Marty Schottenheimer was hired as coach of the Washington Redskins today, returning to the NFL with a team that proved to be an expensive bust this season.
Schottenheimer, who took both of his previous teams to the NFL playoffs, received a four-year, $10 million contract from the Redskins, who finished the season 8-8 and missed the playoffs despite the largest player payroll in NFL history.
He also will be the team’s director of football operations.
To hire Schottenheimer, the Redskins agreed to give the Kansas City Chiefs third-round picks in the next two drafts.
Has Been Critical of Snyder
Schottenheimer, who has worked for ESPN (which, like ABCNEWS, is owned by the Walt Disney Co.) the last two years and has been critical of Redskins owner Dan Snyder, replaces interim coach Terry Robiskie, who coached the final three games of this season after Norv Turner was fired.
Schottenheimer coached the Chiefs from 1989-98, compiling a 101-58-1 record. He resigned in January 1999, with three seasons left on his Kansas City contract.
The 57-year-old Schottenheimer coached the Browns from 1984-88, going 46-31.
He ranks 12th in career NFL coaching victories.
Schottenheimer took the Chiefs to the playoffs seven times in 10 seasons, and went to the postseason in each of his four seasons in Cleveland, including two AFC title game appearances.
Shared Commitment to Winning
In a statement, Schottenheimer said he decided to return to coaching “because it’s in my blood.

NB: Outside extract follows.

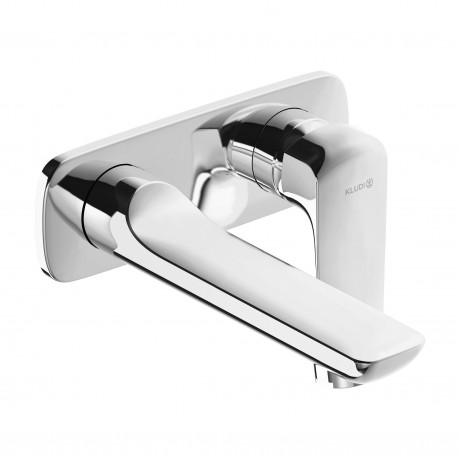 Смеситель KLUDI AMEO 412440575 для раковины настенный встраиваемый внешняя часть
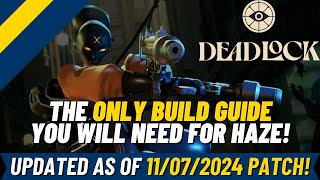 patch 11072024 The Ultimate Haze Build Guide Only Guide you Need To Succeed With Haze [upl. by Ahnavas668]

It’s who I am.
“Dan Snyder is committed to winning and so am I.”
Snyder, searching for the best coach money could buy to complement his $100 million roster, courted some of the most prominent coaches in the country, including Bill Parcells, Steve Spurrier and Butch Davis.
Florida’s Spurrier and Miami’s Davis made it clear they wanted to remain at their respective colleges, while former Giants, Patriots and Jets coach Parcells said he does not intend to coach again.